Task list:
1. Decide whether each statement agrees with the blog excerpt, answering yes or no and quoting its deciding words: (a) The writer's father was born in 1921. (b) The writer plays R.'s "what would you do if" game. (c) The comment posted June 18th, 2009 at 2:09 pm says the commenter's father was a lawyer.
2. Transcribe the part of the blog excerpt starting at "But, I have" and ending at "not as rights.".

My parents were of that generation. Papa was born in 1921 and Mother in 1923. Papa wanted his daughters to have the things he did not have as a boy. He spoiled us rotten. He should have told us no more often. Learning this level of self-discipline as a 46-year-old woman is not easy and I will readily confess that there are many days I just want my Dad to come fix it all. Also not an option.
I suspect I am not alone in saying that while I have no dreams of being rich and have no dreams of things that take lots of money — I do dream of feeling safe again. Above all else, that is what Papa gave me. He may have thought he was providing us with material things and opportunities, but the real gift was safety. Nothing. Not one thing could touch me or hurt me as long as my Dad was standing between me and the world. I know I will never get over losing that.
R. likes to play this game. I call it the “what would you do if” game. I don’t play. I always answer her the same way. “I don’t think like that.” And I don’t. Not any more. And I don’t think I ever will again.







June 16th, 2009 at 7:05 pm
“crazy cat lady” is a compliment. Much love to Dorey, Mike, and Andy. So glad Dorey is still doing well.
June 17th, 2009 at 2:54 am
We all establish our priorities, skimping in some and spending those savings in other areas — can be different for each of us, and that’s our business. Who is to judge what’s important to another?
I can appreciate how difficult the adjustment you’re having to make must be. I first experienced family financial adjustments of “less” at an early age, but old enough that I was very aware of them. I think that has stood me in good stead through the years as I realized how quickly and easily circumstances can change for reasons completely beyond my control. One thing I learned for sure at that early age is it’s much easier to adjust “upward” than “downward.” Also, the older you are when such necessary change is required for the first time, the more difficult that can be. Sounds like you have a good perspective that will allow you to continue finding joy in living.
June 17th, 2009 at 8:31 am
This has been a learning lesson for all of us. There is a difference between “want” and “need” which I now apply to every money situation. Reprogramming my brain requires discipline!
June 18th, 2009 at 2:09 pm
What you were saying about not knowing enough to appreciate what you had growing up struck a chord with me. I’ve noticed that in myself, as well as in some of the people I grew up with.
I think it takes different forms with different people. There are the ones who learn how to deal when circumstances change, and the ones who can’t.
When I was younger, we never had to worry about money. My dad was a dentist, so we were fine. But I never felt rich. My friend whose dad was a lawyer would get a game system, a new radio, and a new TV the same Christmas, and they bought new cars every couple of years. We just did not live like that. And when, then, I envied what she had, now I’m so grateful that my parents didn’t buy me all that stuff I didn’t really need. When my friend got to college, it was a rude awakening for her — she flunked out and has either been on welfare or working menial jobs ever since. She was given everything and didn’t have the discipline to follow through on her own.
But, I have to recognize the same kinds of things in myself. I have to watch myself to make sure that I don’t feel that I’m entitled to something money-wise. It can be easy to slip into that childhood mentality of expecting things will just be there, and the older I get, the more dangerous I know that mindset is. Especially now that we have to budget and prepare for a little one on the way! The older I get, the luckier I feel about the advantages I have and the more I see them as such, and not as rights.
OK… I will stop rambling in your comments now, but you made me think so then I had to share.
June 18th, 2009 at 2:24 pm
Erin, ramble anytime you like. You’re usually so quiet and lurky that it’s nice to “hear” your thoughts on the subject. And I’m glad I struck a chord. That post was much from the heart and reflective of a great deal of my late night, staring at the ceiling thinking of late.

Record set:
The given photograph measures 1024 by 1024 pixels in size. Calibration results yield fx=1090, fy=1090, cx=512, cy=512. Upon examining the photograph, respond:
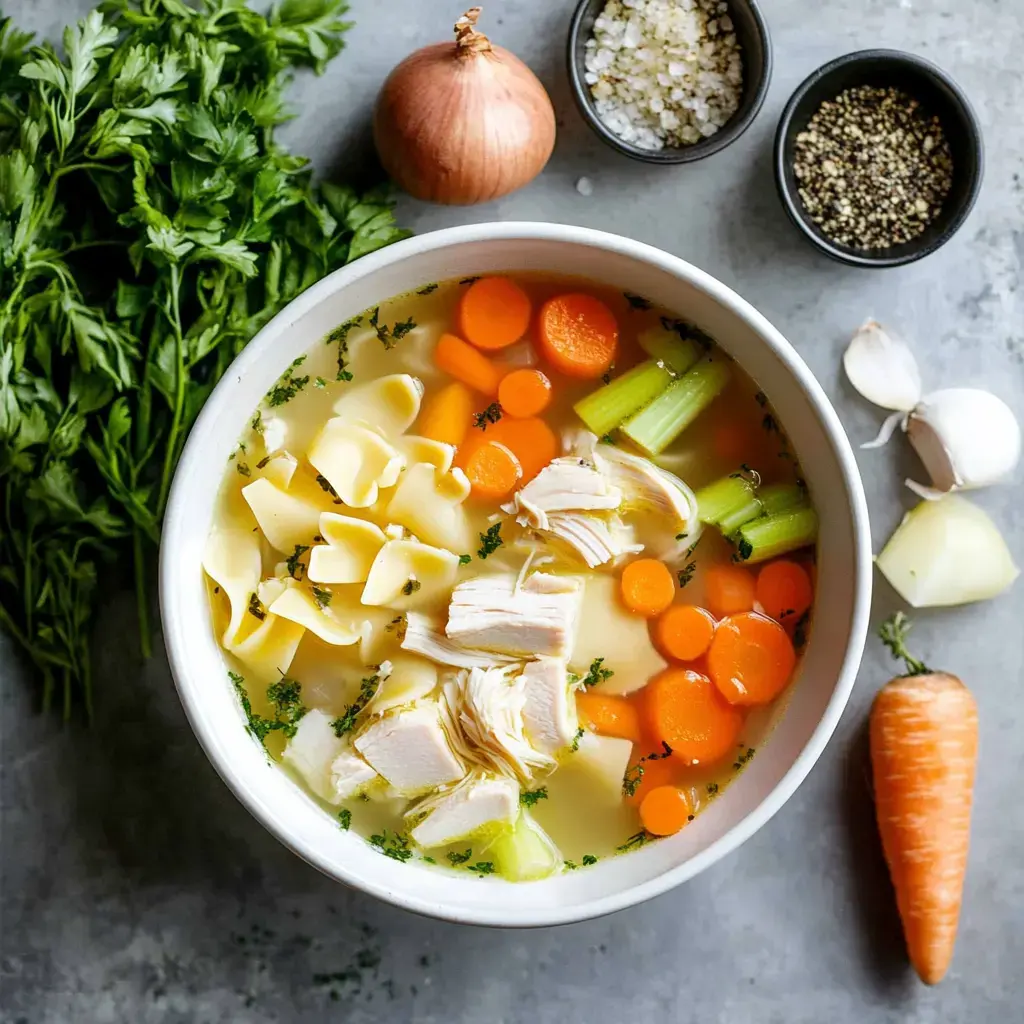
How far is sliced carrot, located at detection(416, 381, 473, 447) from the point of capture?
2.19m

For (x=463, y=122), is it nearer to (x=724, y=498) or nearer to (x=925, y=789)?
(x=724, y=498)

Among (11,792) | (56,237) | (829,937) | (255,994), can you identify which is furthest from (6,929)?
(829,937)

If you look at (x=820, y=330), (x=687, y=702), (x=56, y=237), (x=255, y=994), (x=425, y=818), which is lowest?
(x=255, y=994)

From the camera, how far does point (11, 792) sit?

Written responses:
1.
(a) Yes: "Papa was born in 1921"
(b) No: "I don’t play."
(c) No: "My dad was a dentist"

2.
But, I have to recognize the same kinds of things in myself. I have to watch myself to make sure that I don’t feel that I’m entitled to something money-wise. It can be easy to slip into that childhood mentality of expecting things will just be there, and the older I get, the more dangerous I know that mindset is. Especially now that we have to budget and prepare for a little one on the way! The older I get, the luckier I feel about the advantages I have and the more I see them as such, and not as rights.